Drone footage captures Apple Park as it prepares to welcome employees
As Apple gears up to open its Foster + Partners-designed campus in Cupertino, a drone has filmed the buildings nearing completion, and reports have emerged that the company is buying up all the trees available in California.
The tech company's employees are due to start moving into their new offices this month, and high-definition drone footage by Youtube user Matthew Roberts shows that structures across the site, now called Apple Park, are almost ready.
Apple is also populating the 175-acre (71-hectare) stretch of the Santa Clara Valley with native trees, sourced from nurseries all the way up the Pacific coast.
According to the San Francisco Chronicle, there is hot competition for the foliage. The team working on the garden roof for the city's Transbay Transit Center are also trying to snap up available species, but finding that Apple has already taken the majority.
The trees at the Apple Park will populate the landscape designed by Philadelphia studio OLIN, which will include two miles of walking and running paths for employees.
The designated green space surrounds a variety of buildings by UK firm Foster + Partners, which are all at various stages of completion.

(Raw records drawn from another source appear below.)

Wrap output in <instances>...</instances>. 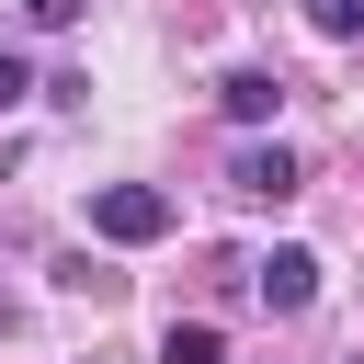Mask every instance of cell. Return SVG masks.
<instances>
[{
  "label": "cell",
  "instance_id": "1",
  "mask_svg": "<svg viewBox=\"0 0 364 364\" xmlns=\"http://www.w3.org/2000/svg\"><path fill=\"white\" fill-rule=\"evenodd\" d=\"M91 239H114V250L171 239V193H159V182H102V193H91Z\"/></svg>",
  "mask_w": 364,
  "mask_h": 364
},
{
  "label": "cell",
  "instance_id": "2",
  "mask_svg": "<svg viewBox=\"0 0 364 364\" xmlns=\"http://www.w3.org/2000/svg\"><path fill=\"white\" fill-rule=\"evenodd\" d=\"M250 296H262L273 318H296V307L318 296V250H273V262H250Z\"/></svg>",
  "mask_w": 364,
  "mask_h": 364
},
{
  "label": "cell",
  "instance_id": "3",
  "mask_svg": "<svg viewBox=\"0 0 364 364\" xmlns=\"http://www.w3.org/2000/svg\"><path fill=\"white\" fill-rule=\"evenodd\" d=\"M307 171H296V148H239L228 159V193H250V205H284Z\"/></svg>",
  "mask_w": 364,
  "mask_h": 364
},
{
  "label": "cell",
  "instance_id": "4",
  "mask_svg": "<svg viewBox=\"0 0 364 364\" xmlns=\"http://www.w3.org/2000/svg\"><path fill=\"white\" fill-rule=\"evenodd\" d=\"M159 364H228V330H216V318H171Z\"/></svg>",
  "mask_w": 364,
  "mask_h": 364
},
{
  "label": "cell",
  "instance_id": "5",
  "mask_svg": "<svg viewBox=\"0 0 364 364\" xmlns=\"http://www.w3.org/2000/svg\"><path fill=\"white\" fill-rule=\"evenodd\" d=\"M273 102H284V80H273V68H228V114H239V125H262Z\"/></svg>",
  "mask_w": 364,
  "mask_h": 364
},
{
  "label": "cell",
  "instance_id": "6",
  "mask_svg": "<svg viewBox=\"0 0 364 364\" xmlns=\"http://www.w3.org/2000/svg\"><path fill=\"white\" fill-rule=\"evenodd\" d=\"M307 23H318V34L341 46V34H364V0H307Z\"/></svg>",
  "mask_w": 364,
  "mask_h": 364
},
{
  "label": "cell",
  "instance_id": "7",
  "mask_svg": "<svg viewBox=\"0 0 364 364\" xmlns=\"http://www.w3.org/2000/svg\"><path fill=\"white\" fill-rule=\"evenodd\" d=\"M23 11H34V23H80L91 0H23Z\"/></svg>",
  "mask_w": 364,
  "mask_h": 364
},
{
  "label": "cell",
  "instance_id": "8",
  "mask_svg": "<svg viewBox=\"0 0 364 364\" xmlns=\"http://www.w3.org/2000/svg\"><path fill=\"white\" fill-rule=\"evenodd\" d=\"M23 91H34V80H23V57H0V102H23Z\"/></svg>",
  "mask_w": 364,
  "mask_h": 364
}]
</instances>
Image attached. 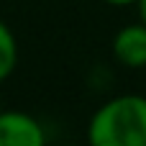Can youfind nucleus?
<instances>
[{"mask_svg": "<svg viewBox=\"0 0 146 146\" xmlns=\"http://www.w3.org/2000/svg\"><path fill=\"white\" fill-rule=\"evenodd\" d=\"M92 146H146V95L121 92L95 108L87 121Z\"/></svg>", "mask_w": 146, "mask_h": 146, "instance_id": "1", "label": "nucleus"}, {"mask_svg": "<svg viewBox=\"0 0 146 146\" xmlns=\"http://www.w3.org/2000/svg\"><path fill=\"white\" fill-rule=\"evenodd\" d=\"M46 141V126L36 115L0 108V146H44Z\"/></svg>", "mask_w": 146, "mask_h": 146, "instance_id": "2", "label": "nucleus"}, {"mask_svg": "<svg viewBox=\"0 0 146 146\" xmlns=\"http://www.w3.org/2000/svg\"><path fill=\"white\" fill-rule=\"evenodd\" d=\"M113 59L126 69H146V23L133 21L115 31L110 41Z\"/></svg>", "mask_w": 146, "mask_h": 146, "instance_id": "3", "label": "nucleus"}, {"mask_svg": "<svg viewBox=\"0 0 146 146\" xmlns=\"http://www.w3.org/2000/svg\"><path fill=\"white\" fill-rule=\"evenodd\" d=\"M18 67V38L13 28L0 18V82H5Z\"/></svg>", "mask_w": 146, "mask_h": 146, "instance_id": "4", "label": "nucleus"}, {"mask_svg": "<svg viewBox=\"0 0 146 146\" xmlns=\"http://www.w3.org/2000/svg\"><path fill=\"white\" fill-rule=\"evenodd\" d=\"M136 15H139V21H144L146 23V0H136Z\"/></svg>", "mask_w": 146, "mask_h": 146, "instance_id": "5", "label": "nucleus"}, {"mask_svg": "<svg viewBox=\"0 0 146 146\" xmlns=\"http://www.w3.org/2000/svg\"><path fill=\"white\" fill-rule=\"evenodd\" d=\"M103 3H108V5H113V8H128V5H136V0H103Z\"/></svg>", "mask_w": 146, "mask_h": 146, "instance_id": "6", "label": "nucleus"}]
</instances>
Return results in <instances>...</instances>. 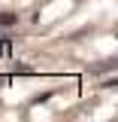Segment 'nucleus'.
<instances>
[{
	"label": "nucleus",
	"instance_id": "f257e3e1",
	"mask_svg": "<svg viewBox=\"0 0 118 122\" xmlns=\"http://www.w3.org/2000/svg\"><path fill=\"white\" fill-rule=\"evenodd\" d=\"M15 21H18L15 12H0V30H3V28H12Z\"/></svg>",
	"mask_w": 118,
	"mask_h": 122
}]
</instances>
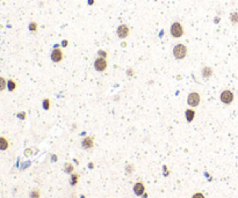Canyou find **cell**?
I'll return each instance as SVG.
<instances>
[{
	"label": "cell",
	"mask_w": 238,
	"mask_h": 198,
	"mask_svg": "<svg viewBox=\"0 0 238 198\" xmlns=\"http://www.w3.org/2000/svg\"><path fill=\"white\" fill-rule=\"evenodd\" d=\"M170 33H171L172 37H174V38H180V37L184 36L185 29H184L182 24H181L179 21H174V22L171 24V27H170Z\"/></svg>",
	"instance_id": "obj_1"
},
{
	"label": "cell",
	"mask_w": 238,
	"mask_h": 198,
	"mask_svg": "<svg viewBox=\"0 0 238 198\" xmlns=\"http://www.w3.org/2000/svg\"><path fill=\"white\" fill-rule=\"evenodd\" d=\"M172 52H173V56H174L175 59H178V60L184 59V58L187 56V46L184 45V44H181V43H179V44L174 45Z\"/></svg>",
	"instance_id": "obj_2"
},
{
	"label": "cell",
	"mask_w": 238,
	"mask_h": 198,
	"mask_svg": "<svg viewBox=\"0 0 238 198\" xmlns=\"http://www.w3.org/2000/svg\"><path fill=\"white\" fill-rule=\"evenodd\" d=\"M234 99H235V95L229 89H224L222 93H221V96H220V100L222 103L224 104H231L234 102Z\"/></svg>",
	"instance_id": "obj_3"
},
{
	"label": "cell",
	"mask_w": 238,
	"mask_h": 198,
	"mask_svg": "<svg viewBox=\"0 0 238 198\" xmlns=\"http://www.w3.org/2000/svg\"><path fill=\"white\" fill-rule=\"evenodd\" d=\"M200 101H201L200 94L196 92H192L187 96V104L189 107H198L200 104Z\"/></svg>",
	"instance_id": "obj_4"
},
{
	"label": "cell",
	"mask_w": 238,
	"mask_h": 198,
	"mask_svg": "<svg viewBox=\"0 0 238 198\" xmlns=\"http://www.w3.org/2000/svg\"><path fill=\"white\" fill-rule=\"evenodd\" d=\"M108 64H107V60L106 58H101V57H98L94 62V69L95 71L98 72H104L106 69H107Z\"/></svg>",
	"instance_id": "obj_5"
},
{
	"label": "cell",
	"mask_w": 238,
	"mask_h": 198,
	"mask_svg": "<svg viewBox=\"0 0 238 198\" xmlns=\"http://www.w3.org/2000/svg\"><path fill=\"white\" fill-rule=\"evenodd\" d=\"M116 34H118V37L121 38V39H124L129 36L130 34V29L127 24H120L116 29Z\"/></svg>",
	"instance_id": "obj_6"
},
{
	"label": "cell",
	"mask_w": 238,
	"mask_h": 198,
	"mask_svg": "<svg viewBox=\"0 0 238 198\" xmlns=\"http://www.w3.org/2000/svg\"><path fill=\"white\" fill-rule=\"evenodd\" d=\"M63 58H64V55H63V51L61 49H54L52 50V52H51V60L52 62L59 63Z\"/></svg>",
	"instance_id": "obj_7"
},
{
	"label": "cell",
	"mask_w": 238,
	"mask_h": 198,
	"mask_svg": "<svg viewBox=\"0 0 238 198\" xmlns=\"http://www.w3.org/2000/svg\"><path fill=\"white\" fill-rule=\"evenodd\" d=\"M93 145H94V139H93V137H86V138L83 140V143H81V146H83V148H85V150L92 148Z\"/></svg>",
	"instance_id": "obj_8"
},
{
	"label": "cell",
	"mask_w": 238,
	"mask_h": 198,
	"mask_svg": "<svg viewBox=\"0 0 238 198\" xmlns=\"http://www.w3.org/2000/svg\"><path fill=\"white\" fill-rule=\"evenodd\" d=\"M144 190H145V187L142 182H137L135 186H134V192L137 195V196H142L144 194Z\"/></svg>",
	"instance_id": "obj_9"
},
{
	"label": "cell",
	"mask_w": 238,
	"mask_h": 198,
	"mask_svg": "<svg viewBox=\"0 0 238 198\" xmlns=\"http://www.w3.org/2000/svg\"><path fill=\"white\" fill-rule=\"evenodd\" d=\"M213 74H214V71H213V69L209 67V66H205V67L201 70V75H202V78H205V79H209Z\"/></svg>",
	"instance_id": "obj_10"
},
{
	"label": "cell",
	"mask_w": 238,
	"mask_h": 198,
	"mask_svg": "<svg viewBox=\"0 0 238 198\" xmlns=\"http://www.w3.org/2000/svg\"><path fill=\"white\" fill-rule=\"evenodd\" d=\"M185 116H186L187 122H192V120L194 119V117H195V112H194V110H192V109H187Z\"/></svg>",
	"instance_id": "obj_11"
},
{
	"label": "cell",
	"mask_w": 238,
	"mask_h": 198,
	"mask_svg": "<svg viewBox=\"0 0 238 198\" xmlns=\"http://www.w3.org/2000/svg\"><path fill=\"white\" fill-rule=\"evenodd\" d=\"M7 148H8V141H7V139L3 138V137H0V150H1V151H5V150H7Z\"/></svg>",
	"instance_id": "obj_12"
},
{
	"label": "cell",
	"mask_w": 238,
	"mask_h": 198,
	"mask_svg": "<svg viewBox=\"0 0 238 198\" xmlns=\"http://www.w3.org/2000/svg\"><path fill=\"white\" fill-rule=\"evenodd\" d=\"M229 20L232 24H238V12H232L229 16Z\"/></svg>",
	"instance_id": "obj_13"
},
{
	"label": "cell",
	"mask_w": 238,
	"mask_h": 198,
	"mask_svg": "<svg viewBox=\"0 0 238 198\" xmlns=\"http://www.w3.org/2000/svg\"><path fill=\"white\" fill-rule=\"evenodd\" d=\"M64 170H65V173H68V174H72L73 173V165H71V163H65V167H64Z\"/></svg>",
	"instance_id": "obj_14"
},
{
	"label": "cell",
	"mask_w": 238,
	"mask_h": 198,
	"mask_svg": "<svg viewBox=\"0 0 238 198\" xmlns=\"http://www.w3.org/2000/svg\"><path fill=\"white\" fill-rule=\"evenodd\" d=\"M28 28H29V30H30L31 33H35V31H37L38 26H37V23H36V22H30V23H29V26H28Z\"/></svg>",
	"instance_id": "obj_15"
},
{
	"label": "cell",
	"mask_w": 238,
	"mask_h": 198,
	"mask_svg": "<svg viewBox=\"0 0 238 198\" xmlns=\"http://www.w3.org/2000/svg\"><path fill=\"white\" fill-rule=\"evenodd\" d=\"M6 86H7V82H6L5 78L0 77V92H2V91L6 88Z\"/></svg>",
	"instance_id": "obj_16"
},
{
	"label": "cell",
	"mask_w": 238,
	"mask_h": 198,
	"mask_svg": "<svg viewBox=\"0 0 238 198\" xmlns=\"http://www.w3.org/2000/svg\"><path fill=\"white\" fill-rule=\"evenodd\" d=\"M30 198H40V191L37 189H34L31 192H30Z\"/></svg>",
	"instance_id": "obj_17"
},
{
	"label": "cell",
	"mask_w": 238,
	"mask_h": 198,
	"mask_svg": "<svg viewBox=\"0 0 238 198\" xmlns=\"http://www.w3.org/2000/svg\"><path fill=\"white\" fill-rule=\"evenodd\" d=\"M78 175L77 174H72V176H71V184L72 186H76L77 184V182H78Z\"/></svg>",
	"instance_id": "obj_18"
},
{
	"label": "cell",
	"mask_w": 238,
	"mask_h": 198,
	"mask_svg": "<svg viewBox=\"0 0 238 198\" xmlns=\"http://www.w3.org/2000/svg\"><path fill=\"white\" fill-rule=\"evenodd\" d=\"M7 85H8V89H9V91H13V89H15V82H14L13 80H9Z\"/></svg>",
	"instance_id": "obj_19"
},
{
	"label": "cell",
	"mask_w": 238,
	"mask_h": 198,
	"mask_svg": "<svg viewBox=\"0 0 238 198\" xmlns=\"http://www.w3.org/2000/svg\"><path fill=\"white\" fill-rule=\"evenodd\" d=\"M43 108H44L45 110H48V109L50 108V101H49L48 99L43 101Z\"/></svg>",
	"instance_id": "obj_20"
},
{
	"label": "cell",
	"mask_w": 238,
	"mask_h": 198,
	"mask_svg": "<svg viewBox=\"0 0 238 198\" xmlns=\"http://www.w3.org/2000/svg\"><path fill=\"white\" fill-rule=\"evenodd\" d=\"M98 55H99V57H101V58H107V52L104 51V50H100V51L98 52Z\"/></svg>",
	"instance_id": "obj_21"
},
{
	"label": "cell",
	"mask_w": 238,
	"mask_h": 198,
	"mask_svg": "<svg viewBox=\"0 0 238 198\" xmlns=\"http://www.w3.org/2000/svg\"><path fill=\"white\" fill-rule=\"evenodd\" d=\"M192 198H205V195L201 194V192H196V194H194L192 196Z\"/></svg>",
	"instance_id": "obj_22"
},
{
	"label": "cell",
	"mask_w": 238,
	"mask_h": 198,
	"mask_svg": "<svg viewBox=\"0 0 238 198\" xmlns=\"http://www.w3.org/2000/svg\"><path fill=\"white\" fill-rule=\"evenodd\" d=\"M127 74H128L129 77H132V75H134V71H132V69H129V70L127 71Z\"/></svg>",
	"instance_id": "obj_23"
},
{
	"label": "cell",
	"mask_w": 238,
	"mask_h": 198,
	"mask_svg": "<svg viewBox=\"0 0 238 198\" xmlns=\"http://www.w3.org/2000/svg\"><path fill=\"white\" fill-rule=\"evenodd\" d=\"M68 45V41H63L62 42V46H66Z\"/></svg>",
	"instance_id": "obj_24"
},
{
	"label": "cell",
	"mask_w": 238,
	"mask_h": 198,
	"mask_svg": "<svg viewBox=\"0 0 238 198\" xmlns=\"http://www.w3.org/2000/svg\"><path fill=\"white\" fill-rule=\"evenodd\" d=\"M93 3H94V0H88V5H90V6H92Z\"/></svg>",
	"instance_id": "obj_25"
},
{
	"label": "cell",
	"mask_w": 238,
	"mask_h": 198,
	"mask_svg": "<svg viewBox=\"0 0 238 198\" xmlns=\"http://www.w3.org/2000/svg\"><path fill=\"white\" fill-rule=\"evenodd\" d=\"M220 22V17H215V23H219Z\"/></svg>",
	"instance_id": "obj_26"
}]
</instances>
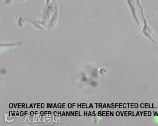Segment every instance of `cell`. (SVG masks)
<instances>
[{"label":"cell","instance_id":"obj_1","mask_svg":"<svg viewBox=\"0 0 158 126\" xmlns=\"http://www.w3.org/2000/svg\"><path fill=\"white\" fill-rule=\"evenodd\" d=\"M127 5H128L130 10H131L133 18L135 19V22L139 23V21L135 2V0H127Z\"/></svg>","mask_w":158,"mask_h":126},{"label":"cell","instance_id":"obj_2","mask_svg":"<svg viewBox=\"0 0 158 126\" xmlns=\"http://www.w3.org/2000/svg\"><path fill=\"white\" fill-rule=\"evenodd\" d=\"M24 1L25 0H6L5 3L8 4H14V3H18V2L19 3Z\"/></svg>","mask_w":158,"mask_h":126},{"label":"cell","instance_id":"obj_3","mask_svg":"<svg viewBox=\"0 0 158 126\" xmlns=\"http://www.w3.org/2000/svg\"><path fill=\"white\" fill-rule=\"evenodd\" d=\"M52 1V0H47V6H48L50 4Z\"/></svg>","mask_w":158,"mask_h":126}]
</instances>
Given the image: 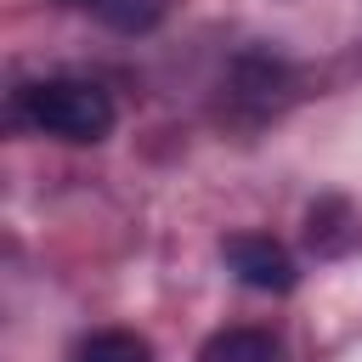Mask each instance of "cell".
Returning <instances> with one entry per match:
<instances>
[{
    "instance_id": "1",
    "label": "cell",
    "mask_w": 362,
    "mask_h": 362,
    "mask_svg": "<svg viewBox=\"0 0 362 362\" xmlns=\"http://www.w3.org/2000/svg\"><path fill=\"white\" fill-rule=\"evenodd\" d=\"M17 107L34 130L57 136V141H102L113 130V96L96 85V79H74V74H57V79H34L17 90Z\"/></svg>"
},
{
    "instance_id": "2",
    "label": "cell",
    "mask_w": 362,
    "mask_h": 362,
    "mask_svg": "<svg viewBox=\"0 0 362 362\" xmlns=\"http://www.w3.org/2000/svg\"><path fill=\"white\" fill-rule=\"evenodd\" d=\"M221 255H226V266L238 272V283H249V288H260V294H288L294 288V255L277 243V238H266V232H232L226 243H221Z\"/></svg>"
},
{
    "instance_id": "3",
    "label": "cell",
    "mask_w": 362,
    "mask_h": 362,
    "mask_svg": "<svg viewBox=\"0 0 362 362\" xmlns=\"http://www.w3.org/2000/svg\"><path fill=\"white\" fill-rule=\"evenodd\" d=\"M198 362H277V345L260 328H226V334L204 339Z\"/></svg>"
},
{
    "instance_id": "4",
    "label": "cell",
    "mask_w": 362,
    "mask_h": 362,
    "mask_svg": "<svg viewBox=\"0 0 362 362\" xmlns=\"http://www.w3.org/2000/svg\"><path fill=\"white\" fill-rule=\"evenodd\" d=\"M74 362H153V345L130 328H102L90 339H79Z\"/></svg>"
},
{
    "instance_id": "5",
    "label": "cell",
    "mask_w": 362,
    "mask_h": 362,
    "mask_svg": "<svg viewBox=\"0 0 362 362\" xmlns=\"http://www.w3.org/2000/svg\"><path fill=\"white\" fill-rule=\"evenodd\" d=\"M102 23H113V28H124V34H136V28H153L158 23V11H164V0H85Z\"/></svg>"
}]
</instances>
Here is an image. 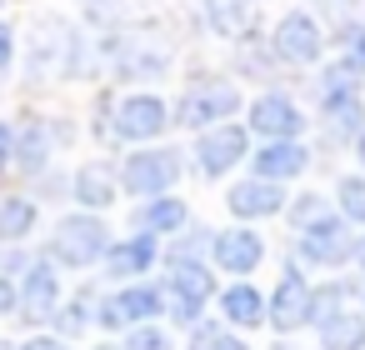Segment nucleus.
I'll list each match as a JSON object with an SVG mask.
<instances>
[{
  "label": "nucleus",
  "mask_w": 365,
  "mask_h": 350,
  "mask_svg": "<svg viewBox=\"0 0 365 350\" xmlns=\"http://www.w3.org/2000/svg\"><path fill=\"white\" fill-rule=\"evenodd\" d=\"M106 275L115 280V285H130V280H145L155 265H160V240L155 235H145V230H130L125 240H110V250H106Z\"/></svg>",
  "instance_id": "2eb2a0df"
},
{
  "label": "nucleus",
  "mask_w": 365,
  "mask_h": 350,
  "mask_svg": "<svg viewBox=\"0 0 365 350\" xmlns=\"http://www.w3.org/2000/svg\"><path fill=\"white\" fill-rule=\"evenodd\" d=\"M335 210L350 220V225H365V175L355 170V175H340V185H335Z\"/></svg>",
  "instance_id": "c756f323"
},
{
  "label": "nucleus",
  "mask_w": 365,
  "mask_h": 350,
  "mask_svg": "<svg viewBox=\"0 0 365 350\" xmlns=\"http://www.w3.org/2000/svg\"><path fill=\"white\" fill-rule=\"evenodd\" d=\"M96 300L101 295H76V300H66V305H56V335L66 340V335H81L86 325H96Z\"/></svg>",
  "instance_id": "c85d7f7f"
},
{
  "label": "nucleus",
  "mask_w": 365,
  "mask_h": 350,
  "mask_svg": "<svg viewBox=\"0 0 365 350\" xmlns=\"http://www.w3.org/2000/svg\"><path fill=\"white\" fill-rule=\"evenodd\" d=\"M170 71V56L165 51H155V46H120V61H115V76H125V81H155V76H165Z\"/></svg>",
  "instance_id": "a878e982"
},
{
  "label": "nucleus",
  "mask_w": 365,
  "mask_h": 350,
  "mask_svg": "<svg viewBox=\"0 0 365 350\" xmlns=\"http://www.w3.org/2000/svg\"><path fill=\"white\" fill-rule=\"evenodd\" d=\"M21 350H71L61 335H31V340H21Z\"/></svg>",
  "instance_id": "58836bf2"
},
{
  "label": "nucleus",
  "mask_w": 365,
  "mask_h": 350,
  "mask_svg": "<svg viewBox=\"0 0 365 350\" xmlns=\"http://www.w3.org/2000/svg\"><path fill=\"white\" fill-rule=\"evenodd\" d=\"M215 305H220V320L230 325V330H260L265 325V295L250 285V280H230L220 295H215Z\"/></svg>",
  "instance_id": "aec40b11"
},
{
  "label": "nucleus",
  "mask_w": 365,
  "mask_h": 350,
  "mask_svg": "<svg viewBox=\"0 0 365 350\" xmlns=\"http://www.w3.org/2000/svg\"><path fill=\"white\" fill-rule=\"evenodd\" d=\"M360 71L345 61V56H335V61H325L320 66V91H360Z\"/></svg>",
  "instance_id": "2f4dec72"
},
{
  "label": "nucleus",
  "mask_w": 365,
  "mask_h": 350,
  "mask_svg": "<svg viewBox=\"0 0 365 350\" xmlns=\"http://www.w3.org/2000/svg\"><path fill=\"white\" fill-rule=\"evenodd\" d=\"M11 165H16V125L0 120V170H11Z\"/></svg>",
  "instance_id": "e433bc0d"
},
{
  "label": "nucleus",
  "mask_w": 365,
  "mask_h": 350,
  "mask_svg": "<svg viewBox=\"0 0 365 350\" xmlns=\"http://www.w3.org/2000/svg\"><path fill=\"white\" fill-rule=\"evenodd\" d=\"M165 315V290L155 280H130V285H115L110 295L96 300V325L101 330H130V325H150Z\"/></svg>",
  "instance_id": "423d86ee"
},
{
  "label": "nucleus",
  "mask_w": 365,
  "mask_h": 350,
  "mask_svg": "<svg viewBox=\"0 0 365 350\" xmlns=\"http://www.w3.org/2000/svg\"><path fill=\"white\" fill-rule=\"evenodd\" d=\"M240 105H245V101H240V86H230V81H220V76H205V81H195V86L175 101L170 120L200 135V130H210V125L235 120Z\"/></svg>",
  "instance_id": "20e7f679"
},
{
  "label": "nucleus",
  "mask_w": 365,
  "mask_h": 350,
  "mask_svg": "<svg viewBox=\"0 0 365 350\" xmlns=\"http://www.w3.org/2000/svg\"><path fill=\"white\" fill-rule=\"evenodd\" d=\"M120 190L135 195V200H150V195H170L185 175V155L175 145H135L125 160H120Z\"/></svg>",
  "instance_id": "f03ea898"
},
{
  "label": "nucleus",
  "mask_w": 365,
  "mask_h": 350,
  "mask_svg": "<svg viewBox=\"0 0 365 350\" xmlns=\"http://www.w3.org/2000/svg\"><path fill=\"white\" fill-rule=\"evenodd\" d=\"M16 51H21L16 26H11V21H0V81H6V76L16 71Z\"/></svg>",
  "instance_id": "72a5a7b5"
},
{
  "label": "nucleus",
  "mask_w": 365,
  "mask_h": 350,
  "mask_svg": "<svg viewBox=\"0 0 365 350\" xmlns=\"http://www.w3.org/2000/svg\"><path fill=\"white\" fill-rule=\"evenodd\" d=\"M106 250H110V225L96 210L61 215L56 230H51V245H46V255L56 265H66V270H91V265L106 260Z\"/></svg>",
  "instance_id": "f257e3e1"
},
{
  "label": "nucleus",
  "mask_w": 365,
  "mask_h": 350,
  "mask_svg": "<svg viewBox=\"0 0 365 350\" xmlns=\"http://www.w3.org/2000/svg\"><path fill=\"white\" fill-rule=\"evenodd\" d=\"M31 265V255L21 250V245H6L0 250V275H11V280H21V270Z\"/></svg>",
  "instance_id": "c9c22d12"
},
{
  "label": "nucleus",
  "mask_w": 365,
  "mask_h": 350,
  "mask_svg": "<svg viewBox=\"0 0 365 350\" xmlns=\"http://www.w3.org/2000/svg\"><path fill=\"white\" fill-rule=\"evenodd\" d=\"M71 200L81 205V210H110L115 200H120V175L106 165V160H86L76 175H71Z\"/></svg>",
  "instance_id": "f3484780"
},
{
  "label": "nucleus",
  "mask_w": 365,
  "mask_h": 350,
  "mask_svg": "<svg viewBox=\"0 0 365 350\" xmlns=\"http://www.w3.org/2000/svg\"><path fill=\"white\" fill-rule=\"evenodd\" d=\"M200 21L220 41H240L250 31V0H200Z\"/></svg>",
  "instance_id": "5701e85b"
},
{
  "label": "nucleus",
  "mask_w": 365,
  "mask_h": 350,
  "mask_svg": "<svg viewBox=\"0 0 365 350\" xmlns=\"http://www.w3.org/2000/svg\"><path fill=\"white\" fill-rule=\"evenodd\" d=\"M170 125H175V120H170V101L155 96V91H130V96H120L115 110H110V135L125 140V145H150V140H160Z\"/></svg>",
  "instance_id": "0eeeda50"
},
{
  "label": "nucleus",
  "mask_w": 365,
  "mask_h": 350,
  "mask_svg": "<svg viewBox=\"0 0 365 350\" xmlns=\"http://www.w3.org/2000/svg\"><path fill=\"white\" fill-rule=\"evenodd\" d=\"M310 295H315V285L305 280V265L300 260H285L275 290L265 295V325H275L280 335L305 330L310 325Z\"/></svg>",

Along with the giant ring-shaped structure that has become synonymous with the project, the drone footage captured at the end of March reveals huge parking garages with roofs covered with solar panels.
It also shows the top of a 1,000-seat auditorium that will open later this year and be named after the company's late founder Steve Jobs, who originally asked Foster to design the complex in 2009.
Other amenities across the site will include a visitors centre with an Apple Store and public cafe, a 100,000-square-foot (9,290-square-metre) fitness centre for Apple employees, as well as secure research and development facilities.
Drone cameras have been documenting the construction of the vast project since it began in 2014. The most recent video we published was in September 2016.
Apple says it will take six months to move more than 12,000 people into the new headquarters.
The company was also recently added to the list of those permitted to test self-driving cars on California's roads.